[Start EXTRACTED ENTRIES]
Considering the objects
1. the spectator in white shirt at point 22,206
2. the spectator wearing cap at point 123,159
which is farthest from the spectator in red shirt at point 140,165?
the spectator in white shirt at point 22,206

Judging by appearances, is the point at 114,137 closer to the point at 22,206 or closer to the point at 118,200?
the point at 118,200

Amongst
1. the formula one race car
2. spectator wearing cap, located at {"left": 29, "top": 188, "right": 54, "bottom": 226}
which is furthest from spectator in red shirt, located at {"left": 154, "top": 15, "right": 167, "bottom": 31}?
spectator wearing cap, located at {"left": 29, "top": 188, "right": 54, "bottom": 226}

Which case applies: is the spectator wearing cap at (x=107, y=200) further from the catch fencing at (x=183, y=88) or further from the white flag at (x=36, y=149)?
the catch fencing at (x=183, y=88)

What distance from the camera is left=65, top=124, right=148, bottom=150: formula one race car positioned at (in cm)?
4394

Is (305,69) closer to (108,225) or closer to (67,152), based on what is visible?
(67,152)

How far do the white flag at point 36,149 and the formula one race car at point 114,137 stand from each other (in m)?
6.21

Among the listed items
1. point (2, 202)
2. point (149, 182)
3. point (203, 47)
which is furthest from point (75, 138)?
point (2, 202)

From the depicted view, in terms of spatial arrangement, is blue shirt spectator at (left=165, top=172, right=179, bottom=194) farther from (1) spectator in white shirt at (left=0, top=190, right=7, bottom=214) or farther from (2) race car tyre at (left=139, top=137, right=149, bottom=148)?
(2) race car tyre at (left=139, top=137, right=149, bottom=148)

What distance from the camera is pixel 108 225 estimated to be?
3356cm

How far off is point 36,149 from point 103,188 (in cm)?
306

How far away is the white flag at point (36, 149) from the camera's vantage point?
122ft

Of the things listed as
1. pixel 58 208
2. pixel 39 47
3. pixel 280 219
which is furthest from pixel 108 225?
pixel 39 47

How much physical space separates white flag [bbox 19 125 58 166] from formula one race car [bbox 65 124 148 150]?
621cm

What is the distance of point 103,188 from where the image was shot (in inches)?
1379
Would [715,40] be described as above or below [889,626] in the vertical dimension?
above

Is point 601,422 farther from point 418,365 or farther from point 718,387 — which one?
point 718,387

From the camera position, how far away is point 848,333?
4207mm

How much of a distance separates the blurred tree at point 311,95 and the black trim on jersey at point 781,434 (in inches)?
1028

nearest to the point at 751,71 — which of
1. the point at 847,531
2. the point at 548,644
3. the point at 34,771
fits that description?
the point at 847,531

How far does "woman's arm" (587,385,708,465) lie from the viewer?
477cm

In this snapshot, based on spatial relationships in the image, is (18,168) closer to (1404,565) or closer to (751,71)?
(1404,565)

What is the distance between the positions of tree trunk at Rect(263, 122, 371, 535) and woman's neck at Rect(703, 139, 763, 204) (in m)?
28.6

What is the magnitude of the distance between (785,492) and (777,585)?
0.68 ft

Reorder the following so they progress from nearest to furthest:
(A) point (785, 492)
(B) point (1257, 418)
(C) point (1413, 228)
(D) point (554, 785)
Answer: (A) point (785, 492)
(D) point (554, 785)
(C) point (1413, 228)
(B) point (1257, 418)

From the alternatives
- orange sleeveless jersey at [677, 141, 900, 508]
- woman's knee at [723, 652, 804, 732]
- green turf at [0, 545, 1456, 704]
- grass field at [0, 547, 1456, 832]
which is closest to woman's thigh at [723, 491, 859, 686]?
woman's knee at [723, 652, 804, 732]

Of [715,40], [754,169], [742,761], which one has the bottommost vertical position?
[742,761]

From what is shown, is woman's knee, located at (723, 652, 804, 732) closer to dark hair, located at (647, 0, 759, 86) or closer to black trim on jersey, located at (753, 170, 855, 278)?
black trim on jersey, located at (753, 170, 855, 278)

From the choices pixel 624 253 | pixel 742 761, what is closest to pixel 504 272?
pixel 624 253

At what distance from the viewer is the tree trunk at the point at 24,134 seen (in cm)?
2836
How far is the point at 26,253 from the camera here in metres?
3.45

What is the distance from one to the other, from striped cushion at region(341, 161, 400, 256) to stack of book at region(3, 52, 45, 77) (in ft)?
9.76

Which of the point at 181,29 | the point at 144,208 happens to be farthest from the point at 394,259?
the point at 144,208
[End EXTRACTED ENTRIES]
▶ [EXERCISE] Each line of the material should be duplicated exactly, please.

▶ [EXERCISE SOLUTION]
Considering the objects
1. the spectator in white shirt at point 22,206
2. the spectator wearing cap at point 123,159
which is farthest from the spectator in red shirt at point 140,165?
the spectator in white shirt at point 22,206

Judging by appearances, is the point at 114,137 closer to the point at 22,206 or closer to the point at 118,200?
the point at 118,200

Amongst
1. the formula one race car
2. spectator wearing cap, located at {"left": 29, "top": 188, "right": 54, "bottom": 226}
which is furthest from spectator in red shirt, located at {"left": 154, "top": 15, "right": 167, "bottom": 31}?
spectator wearing cap, located at {"left": 29, "top": 188, "right": 54, "bottom": 226}

Which case applies: is the spectator wearing cap at (x=107, y=200) further from the catch fencing at (x=183, y=88) or further from the white flag at (x=36, y=149)?
the catch fencing at (x=183, y=88)

What distance from the camera is left=65, top=124, right=148, bottom=150: formula one race car positioned at (in cm)?
4394

Is (305,69) closer to (108,225) or closer to (67,152), based on what is visible?
(67,152)

How far do the white flag at point 36,149 and the formula one race car at point 114,137 stand from each other (in m)?
6.21

Among the listed items
1. point (2, 202)
2. point (149, 182)
3. point (203, 47)
which is furthest from point (75, 138)?
point (2, 202)

From the depicted view, in terms of spatial arrangement, is blue shirt spectator at (left=165, top=172, right=179, bottom=194) farther from (1) spectator in white shirt at (left=0, top=190, right=7, bottom=214) or farther from (2) race car tyre at (left=139, top=137, right=149, bottom=148)?
(2) race car tyre at (left=139, top=137, right=149, bottom=148)

What distance from the camera is pixel 108 225 estimated to be?
3356cm

How far off is point 36,149 from point 103,188 (in cm)?
306

How far away is the white flag at point (36, 149) from the camera's vantage point?
122ft

Of the things listed as
1. pixel 58 208
2. pixel 39 47
3. pixel 280 219
which is furthest from pixel 108 225?
pixel 39 47

How much physical space separates white flag [bbox 19 125 58 166] from formula one race car [bbox 65 124 148 150]?
621cm

What is the distance of point 103,188 from where the image was shot (in inches)?
1379
Would [715,40] be described as above or below [889,626] in the vertical dimension?
above

Is point 601,422 farther from point 418,365 or farther from point 718,387 — which one?
point 718,387

From the camera position, how far away is point 848,333?
4207mm

How much of a distance separates the blurred tree at point 311,95 and the black trim on jersey at point 781,434 (in inches)?
1028

nearest to the point at 751,71 — which of
1. the point at 847,531
2. the point at 548,644
3. the point at 34,771
fits that description?
the point at 847,531

How far does "woman's arm" (587,385,708,465) lie from the viewer?
477cm

In this snapshot, based on spatial relationships in the image, is (18,168) closer to (1404,565) or closer to (751,71)?
(1404,565)

What is the distance between the positions of tree trunk at Rect(263, 122, 371, 535) and woman's neck at Rect(703, 139, 763, 204) (in m)?
28.6

What is the magnitude of the distance between (785,492) and (777,585)?
0.68 ft

Reorder the following so they progress from nearest to furthest:
(A) point (785, 492)
(B) point (1257, 418)
(C) point (1413, 228)
(D) point (554, 785)
Answer: (A) point (785, 492)
(D) point (554, 785)
(C) point (1413, 228)
(B) point (1257, 418)

From the alternatives
- orange sleeveless jersey at [677, 141, 900, 508]
- woman's knee at [723, 652, 804, 732]
- green turf at [0, 545, 1456, 704]
- grass field at [0, 547, 1456, 832]
which is closest to woman's thigh at [723, 491, 859, 686]?
woman's knee at [723, 652, 804, 732]

Of [715,40], [754,169], [742,761], which one has the bottommost vertical position?
[742,761]

From what is shown, is woman's knee, located at (723, 652, 804, 732) closer to dark hair, located at (647, 0, 759, 86) or closer to black trim on jersey, located at (753, 170, 855, 278)?
black trim on jersey, located at (753, 170, 855, 278)

From the choices pixel 624 253 | pixel 742 761, what is closest to pixel 504 272?
pixel 624 253

At what distance from the viewer is the tree trunk at the point at 24,134 seen (in cm)?
2836
How far is the point at 26,253 from the camera here in metres?
3.45

What is the distance from one to the other, from striped cushion at region(341, 161, 400, 256) to stack of book at region(3, 52, 45, 77) (in ft)?
9.76

Which of the point at 181,29 | the point at 144,208 happens to be farthest from the point at 394,259?
the point at 144,208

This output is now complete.